There’s a sense of humor about the material presented here, as though Ali would prefer the listener loosen up a bit and shake their ass instead of stroking their chin. That sense of humor, though, quickly and consistently transitions into moments of violence, and of profound darkness. This is, perhaps, best exemplified by tracks “Peggylude I & II” the first of which finds fellow Baltimore artist JPEGMAFIA roleplaying as a hater secretly desperate for a shout out. It features some of the most hilarious quotables of the year, and references both Ali’s chest hair and Jaime Fox’s hairline. The second interlude, however, finds JPEG speaking plainly and from a personal standpoint about the hopelessness of being “black and creative in 2019.” It’s clear that relief is an important theme, but also that relief is never absolute.

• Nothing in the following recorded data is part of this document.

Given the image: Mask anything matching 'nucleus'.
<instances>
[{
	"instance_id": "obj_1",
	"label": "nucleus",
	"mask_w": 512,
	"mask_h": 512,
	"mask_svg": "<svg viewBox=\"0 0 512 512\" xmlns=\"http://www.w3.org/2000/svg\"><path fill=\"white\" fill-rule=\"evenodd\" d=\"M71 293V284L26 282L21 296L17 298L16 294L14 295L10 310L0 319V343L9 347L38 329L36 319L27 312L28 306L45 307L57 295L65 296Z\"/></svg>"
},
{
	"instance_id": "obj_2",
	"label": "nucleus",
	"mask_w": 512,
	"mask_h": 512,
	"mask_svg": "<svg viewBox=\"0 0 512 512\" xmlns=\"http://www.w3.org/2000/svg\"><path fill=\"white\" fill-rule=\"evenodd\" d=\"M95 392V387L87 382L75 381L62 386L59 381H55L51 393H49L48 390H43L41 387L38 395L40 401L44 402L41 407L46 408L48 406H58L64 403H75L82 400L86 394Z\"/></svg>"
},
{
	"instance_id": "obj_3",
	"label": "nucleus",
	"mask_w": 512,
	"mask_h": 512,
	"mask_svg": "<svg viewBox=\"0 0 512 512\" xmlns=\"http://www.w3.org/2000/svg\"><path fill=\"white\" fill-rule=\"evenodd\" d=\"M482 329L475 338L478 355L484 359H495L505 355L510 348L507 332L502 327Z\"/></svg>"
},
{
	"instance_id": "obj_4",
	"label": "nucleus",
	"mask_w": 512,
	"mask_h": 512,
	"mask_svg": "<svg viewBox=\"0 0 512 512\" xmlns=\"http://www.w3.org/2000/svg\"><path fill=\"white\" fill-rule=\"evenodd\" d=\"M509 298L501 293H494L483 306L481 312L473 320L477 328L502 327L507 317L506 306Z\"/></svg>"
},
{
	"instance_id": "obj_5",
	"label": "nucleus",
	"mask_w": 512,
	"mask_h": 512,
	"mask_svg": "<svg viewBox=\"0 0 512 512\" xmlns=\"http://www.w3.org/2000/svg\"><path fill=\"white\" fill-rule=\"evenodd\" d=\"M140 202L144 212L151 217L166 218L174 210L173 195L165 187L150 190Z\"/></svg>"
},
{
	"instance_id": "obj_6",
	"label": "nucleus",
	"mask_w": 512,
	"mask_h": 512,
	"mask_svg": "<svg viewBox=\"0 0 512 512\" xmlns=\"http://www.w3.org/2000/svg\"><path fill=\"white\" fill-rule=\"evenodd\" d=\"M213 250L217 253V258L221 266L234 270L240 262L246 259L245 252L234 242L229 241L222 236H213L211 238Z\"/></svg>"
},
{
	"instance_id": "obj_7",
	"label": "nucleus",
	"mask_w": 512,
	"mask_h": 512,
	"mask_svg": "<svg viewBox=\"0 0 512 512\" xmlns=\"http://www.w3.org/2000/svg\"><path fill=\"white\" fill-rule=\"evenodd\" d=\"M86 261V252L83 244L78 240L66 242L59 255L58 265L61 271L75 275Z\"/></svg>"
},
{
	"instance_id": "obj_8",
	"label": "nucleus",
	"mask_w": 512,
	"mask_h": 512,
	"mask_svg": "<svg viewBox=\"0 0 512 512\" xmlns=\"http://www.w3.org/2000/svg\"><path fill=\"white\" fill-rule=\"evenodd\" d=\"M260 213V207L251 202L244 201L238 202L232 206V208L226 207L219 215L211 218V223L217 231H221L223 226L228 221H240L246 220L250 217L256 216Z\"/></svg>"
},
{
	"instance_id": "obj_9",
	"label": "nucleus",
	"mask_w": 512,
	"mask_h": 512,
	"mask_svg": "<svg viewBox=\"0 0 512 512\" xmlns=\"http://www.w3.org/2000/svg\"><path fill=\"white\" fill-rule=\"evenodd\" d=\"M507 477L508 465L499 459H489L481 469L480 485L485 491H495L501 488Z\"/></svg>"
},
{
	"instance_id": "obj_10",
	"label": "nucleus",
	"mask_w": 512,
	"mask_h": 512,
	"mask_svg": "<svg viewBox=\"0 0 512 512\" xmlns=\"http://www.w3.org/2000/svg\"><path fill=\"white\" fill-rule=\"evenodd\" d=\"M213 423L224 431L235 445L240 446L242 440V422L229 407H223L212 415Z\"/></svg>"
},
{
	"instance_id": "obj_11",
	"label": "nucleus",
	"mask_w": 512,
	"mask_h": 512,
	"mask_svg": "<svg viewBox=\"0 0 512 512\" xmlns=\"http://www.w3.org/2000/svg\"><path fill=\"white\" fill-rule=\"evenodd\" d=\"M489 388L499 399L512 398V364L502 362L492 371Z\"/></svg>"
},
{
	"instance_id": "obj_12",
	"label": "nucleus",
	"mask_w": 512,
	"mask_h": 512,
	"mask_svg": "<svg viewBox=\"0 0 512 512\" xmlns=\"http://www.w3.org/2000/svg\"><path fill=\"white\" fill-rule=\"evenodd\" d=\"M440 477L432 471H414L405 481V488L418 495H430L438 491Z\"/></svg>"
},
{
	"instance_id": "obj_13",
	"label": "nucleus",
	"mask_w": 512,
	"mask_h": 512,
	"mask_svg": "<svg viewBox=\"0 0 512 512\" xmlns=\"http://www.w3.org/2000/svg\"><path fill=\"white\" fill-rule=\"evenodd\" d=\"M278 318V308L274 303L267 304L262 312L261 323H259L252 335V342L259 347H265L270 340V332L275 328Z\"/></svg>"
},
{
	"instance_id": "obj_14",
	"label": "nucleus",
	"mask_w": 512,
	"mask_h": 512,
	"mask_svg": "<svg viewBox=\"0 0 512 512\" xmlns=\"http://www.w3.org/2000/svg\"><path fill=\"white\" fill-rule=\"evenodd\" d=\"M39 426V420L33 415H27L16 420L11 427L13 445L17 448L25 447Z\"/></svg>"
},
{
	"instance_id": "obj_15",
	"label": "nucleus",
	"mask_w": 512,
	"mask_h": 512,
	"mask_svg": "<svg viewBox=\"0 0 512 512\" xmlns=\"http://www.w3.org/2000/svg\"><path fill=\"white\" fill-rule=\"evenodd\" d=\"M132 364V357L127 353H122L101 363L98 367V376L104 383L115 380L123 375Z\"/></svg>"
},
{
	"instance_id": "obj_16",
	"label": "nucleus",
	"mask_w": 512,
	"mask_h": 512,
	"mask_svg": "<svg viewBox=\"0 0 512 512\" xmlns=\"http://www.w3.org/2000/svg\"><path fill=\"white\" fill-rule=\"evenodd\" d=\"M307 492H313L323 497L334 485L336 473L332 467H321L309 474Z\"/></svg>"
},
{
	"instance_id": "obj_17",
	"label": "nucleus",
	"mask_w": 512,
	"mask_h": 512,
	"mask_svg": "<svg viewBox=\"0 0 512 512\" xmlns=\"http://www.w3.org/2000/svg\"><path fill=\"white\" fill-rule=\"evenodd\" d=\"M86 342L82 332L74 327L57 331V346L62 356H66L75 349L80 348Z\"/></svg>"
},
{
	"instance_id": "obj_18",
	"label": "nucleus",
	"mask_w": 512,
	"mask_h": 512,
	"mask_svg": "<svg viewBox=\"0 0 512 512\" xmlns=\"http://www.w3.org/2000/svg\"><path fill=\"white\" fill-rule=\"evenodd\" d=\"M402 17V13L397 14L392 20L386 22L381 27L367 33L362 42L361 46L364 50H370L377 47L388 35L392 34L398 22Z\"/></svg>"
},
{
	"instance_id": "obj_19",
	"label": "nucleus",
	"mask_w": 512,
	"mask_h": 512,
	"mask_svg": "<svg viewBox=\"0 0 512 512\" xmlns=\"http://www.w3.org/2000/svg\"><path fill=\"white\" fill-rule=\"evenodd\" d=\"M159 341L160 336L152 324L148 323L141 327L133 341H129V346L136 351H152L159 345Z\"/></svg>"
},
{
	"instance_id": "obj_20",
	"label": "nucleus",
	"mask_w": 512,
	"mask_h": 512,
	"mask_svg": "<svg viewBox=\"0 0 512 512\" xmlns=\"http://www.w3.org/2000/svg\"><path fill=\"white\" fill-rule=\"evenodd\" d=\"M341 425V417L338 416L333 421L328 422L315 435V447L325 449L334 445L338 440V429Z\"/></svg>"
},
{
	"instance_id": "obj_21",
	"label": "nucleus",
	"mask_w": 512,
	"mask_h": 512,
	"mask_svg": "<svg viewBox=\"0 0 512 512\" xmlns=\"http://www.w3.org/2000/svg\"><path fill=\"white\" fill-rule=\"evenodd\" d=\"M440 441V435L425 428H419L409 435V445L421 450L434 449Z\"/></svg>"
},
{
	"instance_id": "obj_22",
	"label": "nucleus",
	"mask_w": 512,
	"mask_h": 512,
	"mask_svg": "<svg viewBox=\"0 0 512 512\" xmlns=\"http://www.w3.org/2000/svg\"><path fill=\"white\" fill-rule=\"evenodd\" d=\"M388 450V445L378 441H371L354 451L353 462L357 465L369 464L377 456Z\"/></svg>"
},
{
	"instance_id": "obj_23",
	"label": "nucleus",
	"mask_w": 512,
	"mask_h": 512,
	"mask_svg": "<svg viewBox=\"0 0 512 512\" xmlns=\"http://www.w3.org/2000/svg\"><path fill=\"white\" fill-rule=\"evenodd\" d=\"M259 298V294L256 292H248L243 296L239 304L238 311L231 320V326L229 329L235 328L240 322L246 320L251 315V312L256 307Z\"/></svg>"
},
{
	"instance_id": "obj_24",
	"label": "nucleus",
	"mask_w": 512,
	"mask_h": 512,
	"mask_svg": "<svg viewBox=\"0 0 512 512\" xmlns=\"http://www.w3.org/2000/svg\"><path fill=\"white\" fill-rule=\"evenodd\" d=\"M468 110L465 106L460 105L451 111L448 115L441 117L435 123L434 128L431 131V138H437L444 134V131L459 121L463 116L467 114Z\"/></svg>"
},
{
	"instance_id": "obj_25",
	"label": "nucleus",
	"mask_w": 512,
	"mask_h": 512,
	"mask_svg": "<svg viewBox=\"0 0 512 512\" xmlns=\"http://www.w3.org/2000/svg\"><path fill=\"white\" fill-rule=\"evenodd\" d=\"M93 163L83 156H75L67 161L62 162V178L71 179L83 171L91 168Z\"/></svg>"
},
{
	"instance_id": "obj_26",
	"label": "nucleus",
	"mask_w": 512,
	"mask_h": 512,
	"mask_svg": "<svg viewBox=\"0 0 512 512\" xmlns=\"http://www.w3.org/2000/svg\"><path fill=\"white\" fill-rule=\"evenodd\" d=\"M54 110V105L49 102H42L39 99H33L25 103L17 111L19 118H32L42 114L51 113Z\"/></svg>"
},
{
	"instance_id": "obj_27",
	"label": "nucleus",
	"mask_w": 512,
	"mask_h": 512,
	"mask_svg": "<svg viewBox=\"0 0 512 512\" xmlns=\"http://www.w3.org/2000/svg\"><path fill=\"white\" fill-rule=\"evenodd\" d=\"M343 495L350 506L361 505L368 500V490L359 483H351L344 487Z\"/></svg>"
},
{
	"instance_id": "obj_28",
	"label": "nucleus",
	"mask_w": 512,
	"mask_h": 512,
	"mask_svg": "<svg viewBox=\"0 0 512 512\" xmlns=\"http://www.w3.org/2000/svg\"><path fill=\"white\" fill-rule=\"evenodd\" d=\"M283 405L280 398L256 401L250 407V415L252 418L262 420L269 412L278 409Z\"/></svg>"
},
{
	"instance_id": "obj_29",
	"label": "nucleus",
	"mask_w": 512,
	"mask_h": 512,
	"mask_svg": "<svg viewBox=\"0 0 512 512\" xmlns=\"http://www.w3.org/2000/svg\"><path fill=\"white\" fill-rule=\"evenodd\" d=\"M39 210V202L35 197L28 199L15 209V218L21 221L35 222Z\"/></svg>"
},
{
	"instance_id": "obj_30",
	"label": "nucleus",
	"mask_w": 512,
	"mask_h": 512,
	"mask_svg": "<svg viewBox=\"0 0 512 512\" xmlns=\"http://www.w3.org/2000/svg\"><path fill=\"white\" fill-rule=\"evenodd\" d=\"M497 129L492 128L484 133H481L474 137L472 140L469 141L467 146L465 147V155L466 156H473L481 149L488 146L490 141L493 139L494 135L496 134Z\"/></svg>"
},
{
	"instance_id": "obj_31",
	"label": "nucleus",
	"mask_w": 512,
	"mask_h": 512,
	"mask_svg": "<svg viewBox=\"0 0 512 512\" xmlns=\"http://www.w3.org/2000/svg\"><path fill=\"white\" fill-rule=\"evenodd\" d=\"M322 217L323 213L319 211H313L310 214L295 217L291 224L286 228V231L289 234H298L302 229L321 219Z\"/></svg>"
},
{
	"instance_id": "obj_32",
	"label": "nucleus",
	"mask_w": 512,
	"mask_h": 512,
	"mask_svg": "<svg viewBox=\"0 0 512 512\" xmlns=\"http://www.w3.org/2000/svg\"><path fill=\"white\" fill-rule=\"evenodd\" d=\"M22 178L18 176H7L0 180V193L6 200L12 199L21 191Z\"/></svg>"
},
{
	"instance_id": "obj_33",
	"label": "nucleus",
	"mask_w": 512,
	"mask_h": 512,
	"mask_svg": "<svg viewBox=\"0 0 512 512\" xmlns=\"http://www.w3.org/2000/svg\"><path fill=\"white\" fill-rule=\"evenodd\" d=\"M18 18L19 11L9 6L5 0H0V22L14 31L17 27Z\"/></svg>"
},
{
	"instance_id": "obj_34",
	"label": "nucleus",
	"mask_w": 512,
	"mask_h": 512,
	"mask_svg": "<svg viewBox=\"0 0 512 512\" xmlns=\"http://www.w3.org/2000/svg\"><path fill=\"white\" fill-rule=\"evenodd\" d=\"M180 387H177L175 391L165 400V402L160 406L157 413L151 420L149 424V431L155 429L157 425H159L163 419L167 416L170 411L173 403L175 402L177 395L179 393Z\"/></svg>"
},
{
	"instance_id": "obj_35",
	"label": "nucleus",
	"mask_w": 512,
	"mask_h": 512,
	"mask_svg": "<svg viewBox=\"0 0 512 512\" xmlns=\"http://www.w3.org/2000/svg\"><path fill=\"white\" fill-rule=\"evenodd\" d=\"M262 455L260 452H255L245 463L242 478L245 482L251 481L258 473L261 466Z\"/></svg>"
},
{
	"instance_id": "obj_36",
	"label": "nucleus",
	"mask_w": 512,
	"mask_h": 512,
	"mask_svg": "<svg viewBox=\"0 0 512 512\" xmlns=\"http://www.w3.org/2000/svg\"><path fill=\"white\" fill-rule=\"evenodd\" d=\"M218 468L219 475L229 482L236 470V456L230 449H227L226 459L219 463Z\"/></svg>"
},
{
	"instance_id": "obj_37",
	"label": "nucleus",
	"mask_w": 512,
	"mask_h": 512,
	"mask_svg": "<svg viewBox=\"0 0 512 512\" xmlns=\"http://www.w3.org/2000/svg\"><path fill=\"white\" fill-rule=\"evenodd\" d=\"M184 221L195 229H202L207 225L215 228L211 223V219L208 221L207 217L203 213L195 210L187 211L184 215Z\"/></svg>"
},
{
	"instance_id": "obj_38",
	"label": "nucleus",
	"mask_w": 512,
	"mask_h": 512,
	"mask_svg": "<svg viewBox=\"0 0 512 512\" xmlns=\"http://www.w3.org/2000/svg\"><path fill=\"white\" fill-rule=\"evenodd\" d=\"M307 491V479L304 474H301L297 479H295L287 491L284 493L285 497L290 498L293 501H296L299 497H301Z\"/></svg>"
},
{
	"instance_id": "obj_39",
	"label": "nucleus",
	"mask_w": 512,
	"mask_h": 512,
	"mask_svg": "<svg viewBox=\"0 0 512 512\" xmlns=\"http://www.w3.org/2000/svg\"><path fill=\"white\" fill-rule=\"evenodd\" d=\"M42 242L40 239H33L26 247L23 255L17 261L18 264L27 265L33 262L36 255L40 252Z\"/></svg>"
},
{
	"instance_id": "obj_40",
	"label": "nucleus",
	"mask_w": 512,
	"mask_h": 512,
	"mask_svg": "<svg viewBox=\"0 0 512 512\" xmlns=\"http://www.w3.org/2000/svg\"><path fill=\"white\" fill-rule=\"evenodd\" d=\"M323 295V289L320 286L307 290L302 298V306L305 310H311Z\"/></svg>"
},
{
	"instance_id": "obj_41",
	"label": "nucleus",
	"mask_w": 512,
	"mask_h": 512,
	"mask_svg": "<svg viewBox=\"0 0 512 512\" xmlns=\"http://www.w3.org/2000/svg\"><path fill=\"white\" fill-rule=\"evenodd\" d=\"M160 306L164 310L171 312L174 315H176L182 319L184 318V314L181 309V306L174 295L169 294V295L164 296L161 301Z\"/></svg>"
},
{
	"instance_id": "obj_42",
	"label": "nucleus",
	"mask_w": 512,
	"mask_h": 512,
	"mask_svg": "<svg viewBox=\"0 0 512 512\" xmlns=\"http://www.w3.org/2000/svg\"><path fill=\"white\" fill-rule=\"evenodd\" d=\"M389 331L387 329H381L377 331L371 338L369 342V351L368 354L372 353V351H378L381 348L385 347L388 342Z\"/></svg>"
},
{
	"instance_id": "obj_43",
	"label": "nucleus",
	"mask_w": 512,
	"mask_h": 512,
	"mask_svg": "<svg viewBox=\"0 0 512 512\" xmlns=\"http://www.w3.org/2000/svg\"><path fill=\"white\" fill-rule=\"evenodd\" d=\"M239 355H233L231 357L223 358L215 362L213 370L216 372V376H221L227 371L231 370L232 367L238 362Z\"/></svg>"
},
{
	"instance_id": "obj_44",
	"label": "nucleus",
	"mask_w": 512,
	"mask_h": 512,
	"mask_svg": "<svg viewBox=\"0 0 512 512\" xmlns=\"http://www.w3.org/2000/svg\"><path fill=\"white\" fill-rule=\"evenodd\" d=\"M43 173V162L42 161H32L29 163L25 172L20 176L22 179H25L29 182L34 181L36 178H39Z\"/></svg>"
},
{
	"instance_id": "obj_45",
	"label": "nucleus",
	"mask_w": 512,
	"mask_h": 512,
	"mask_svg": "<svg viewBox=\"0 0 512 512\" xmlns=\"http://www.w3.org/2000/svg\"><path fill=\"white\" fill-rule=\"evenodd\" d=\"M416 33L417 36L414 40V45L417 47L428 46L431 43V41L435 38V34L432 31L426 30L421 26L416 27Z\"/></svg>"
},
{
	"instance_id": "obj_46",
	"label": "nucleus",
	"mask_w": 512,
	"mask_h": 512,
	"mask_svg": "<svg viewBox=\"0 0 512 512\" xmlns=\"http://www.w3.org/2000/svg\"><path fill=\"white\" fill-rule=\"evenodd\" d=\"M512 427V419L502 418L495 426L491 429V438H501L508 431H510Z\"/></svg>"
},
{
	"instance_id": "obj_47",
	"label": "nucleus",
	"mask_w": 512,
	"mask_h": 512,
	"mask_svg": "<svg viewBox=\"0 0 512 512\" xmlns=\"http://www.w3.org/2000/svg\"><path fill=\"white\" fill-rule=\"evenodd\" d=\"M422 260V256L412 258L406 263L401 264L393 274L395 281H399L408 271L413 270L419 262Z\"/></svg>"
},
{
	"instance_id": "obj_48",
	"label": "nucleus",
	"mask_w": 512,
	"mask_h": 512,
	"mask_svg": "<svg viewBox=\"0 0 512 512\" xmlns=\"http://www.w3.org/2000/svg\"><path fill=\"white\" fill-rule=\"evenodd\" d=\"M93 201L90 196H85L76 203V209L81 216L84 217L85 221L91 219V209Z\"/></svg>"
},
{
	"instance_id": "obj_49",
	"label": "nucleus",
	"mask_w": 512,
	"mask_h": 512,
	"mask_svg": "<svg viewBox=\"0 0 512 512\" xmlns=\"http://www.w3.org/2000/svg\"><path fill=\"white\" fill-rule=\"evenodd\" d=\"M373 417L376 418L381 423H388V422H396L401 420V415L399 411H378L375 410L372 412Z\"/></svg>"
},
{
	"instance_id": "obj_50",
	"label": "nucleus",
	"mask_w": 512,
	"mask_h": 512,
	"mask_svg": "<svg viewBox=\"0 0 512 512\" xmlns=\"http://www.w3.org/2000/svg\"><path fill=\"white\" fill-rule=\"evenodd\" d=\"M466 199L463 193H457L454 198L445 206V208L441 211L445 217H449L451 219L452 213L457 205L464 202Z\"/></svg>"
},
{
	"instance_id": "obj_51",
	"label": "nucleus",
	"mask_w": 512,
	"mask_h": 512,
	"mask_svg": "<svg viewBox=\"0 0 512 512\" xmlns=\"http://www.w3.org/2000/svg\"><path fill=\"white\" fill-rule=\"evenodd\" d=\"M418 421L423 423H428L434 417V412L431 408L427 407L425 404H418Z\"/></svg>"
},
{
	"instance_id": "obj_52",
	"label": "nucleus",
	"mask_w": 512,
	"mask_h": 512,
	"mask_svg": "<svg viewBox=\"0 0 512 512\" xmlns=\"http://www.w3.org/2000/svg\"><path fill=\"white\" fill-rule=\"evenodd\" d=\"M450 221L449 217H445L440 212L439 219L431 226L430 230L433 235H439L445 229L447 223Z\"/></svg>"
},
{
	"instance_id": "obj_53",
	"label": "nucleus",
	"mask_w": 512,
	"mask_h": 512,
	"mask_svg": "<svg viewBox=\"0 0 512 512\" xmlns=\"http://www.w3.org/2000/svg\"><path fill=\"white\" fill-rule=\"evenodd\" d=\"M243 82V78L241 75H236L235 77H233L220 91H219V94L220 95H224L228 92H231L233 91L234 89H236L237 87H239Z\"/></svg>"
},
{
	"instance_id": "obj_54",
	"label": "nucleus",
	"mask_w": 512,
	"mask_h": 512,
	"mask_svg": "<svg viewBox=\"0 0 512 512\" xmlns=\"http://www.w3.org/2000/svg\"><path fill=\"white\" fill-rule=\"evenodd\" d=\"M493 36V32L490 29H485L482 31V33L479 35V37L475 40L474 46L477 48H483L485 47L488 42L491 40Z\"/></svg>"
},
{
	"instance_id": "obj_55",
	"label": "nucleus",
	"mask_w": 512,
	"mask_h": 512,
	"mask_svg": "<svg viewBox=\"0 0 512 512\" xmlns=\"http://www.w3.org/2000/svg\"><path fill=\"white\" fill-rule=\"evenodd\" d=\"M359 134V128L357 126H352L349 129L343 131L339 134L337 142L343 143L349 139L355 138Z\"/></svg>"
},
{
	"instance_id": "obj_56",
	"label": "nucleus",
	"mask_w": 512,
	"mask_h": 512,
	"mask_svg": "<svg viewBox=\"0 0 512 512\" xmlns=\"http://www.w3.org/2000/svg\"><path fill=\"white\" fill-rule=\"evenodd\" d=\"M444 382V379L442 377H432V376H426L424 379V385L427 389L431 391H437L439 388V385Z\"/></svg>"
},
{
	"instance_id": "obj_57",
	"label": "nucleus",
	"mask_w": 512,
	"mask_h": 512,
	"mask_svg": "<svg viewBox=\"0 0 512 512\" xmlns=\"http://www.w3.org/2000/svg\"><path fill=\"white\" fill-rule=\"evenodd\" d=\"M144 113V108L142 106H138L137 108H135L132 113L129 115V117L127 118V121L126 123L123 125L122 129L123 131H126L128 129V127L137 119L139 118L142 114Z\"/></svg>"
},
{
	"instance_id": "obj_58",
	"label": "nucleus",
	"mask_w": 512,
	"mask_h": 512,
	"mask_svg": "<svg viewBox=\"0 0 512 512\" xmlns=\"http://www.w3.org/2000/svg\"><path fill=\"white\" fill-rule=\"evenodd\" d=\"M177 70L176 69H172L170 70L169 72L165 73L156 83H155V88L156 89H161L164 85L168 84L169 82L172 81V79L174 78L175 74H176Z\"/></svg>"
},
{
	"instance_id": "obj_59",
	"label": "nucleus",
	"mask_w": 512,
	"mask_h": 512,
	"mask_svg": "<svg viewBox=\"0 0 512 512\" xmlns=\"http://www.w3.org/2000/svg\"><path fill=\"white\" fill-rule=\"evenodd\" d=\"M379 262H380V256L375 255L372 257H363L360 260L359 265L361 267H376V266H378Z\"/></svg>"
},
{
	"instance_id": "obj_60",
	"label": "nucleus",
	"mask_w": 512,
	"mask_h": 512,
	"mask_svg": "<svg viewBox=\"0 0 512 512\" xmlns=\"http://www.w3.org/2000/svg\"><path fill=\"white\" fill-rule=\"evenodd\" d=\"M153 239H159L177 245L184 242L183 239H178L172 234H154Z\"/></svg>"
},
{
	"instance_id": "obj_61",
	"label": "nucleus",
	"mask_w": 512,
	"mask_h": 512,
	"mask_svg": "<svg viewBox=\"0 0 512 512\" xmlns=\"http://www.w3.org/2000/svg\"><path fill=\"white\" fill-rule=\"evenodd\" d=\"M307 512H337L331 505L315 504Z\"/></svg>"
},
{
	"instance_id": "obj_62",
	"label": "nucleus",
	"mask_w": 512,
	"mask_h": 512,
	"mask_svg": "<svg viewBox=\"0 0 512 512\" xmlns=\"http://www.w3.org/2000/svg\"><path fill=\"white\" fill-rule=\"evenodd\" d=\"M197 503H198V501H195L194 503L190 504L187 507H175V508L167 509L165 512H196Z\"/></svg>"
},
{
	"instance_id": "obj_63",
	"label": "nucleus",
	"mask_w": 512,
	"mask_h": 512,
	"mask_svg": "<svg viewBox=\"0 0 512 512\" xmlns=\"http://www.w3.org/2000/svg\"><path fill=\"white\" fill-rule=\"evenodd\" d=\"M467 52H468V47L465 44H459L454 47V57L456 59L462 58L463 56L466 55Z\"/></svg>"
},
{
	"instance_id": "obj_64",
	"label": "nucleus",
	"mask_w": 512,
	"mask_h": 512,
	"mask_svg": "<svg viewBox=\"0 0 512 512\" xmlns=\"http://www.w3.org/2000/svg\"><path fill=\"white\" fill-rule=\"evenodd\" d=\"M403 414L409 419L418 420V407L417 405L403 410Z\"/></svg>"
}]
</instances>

Ali themself says that the record was made in an attempt to understand how they could “unleash social political critiques, emotions, and personal traumas into a musical abyss of revolution.” They are asking – with every moment of harsh noise and every series of dance rhythms – how individual and cultural expression can survive, and be used to positive ends, in a world full of hatred and evil. It’s also only the first step in Ali’s journey toward a fully realized musical identity, and any artist asking questions this big, and making records this ambitious has their work cut out for them. Ali, however, is clearly more than qualified, and has, with their debut project, established themself as one of the most exciting figures in underground rap music.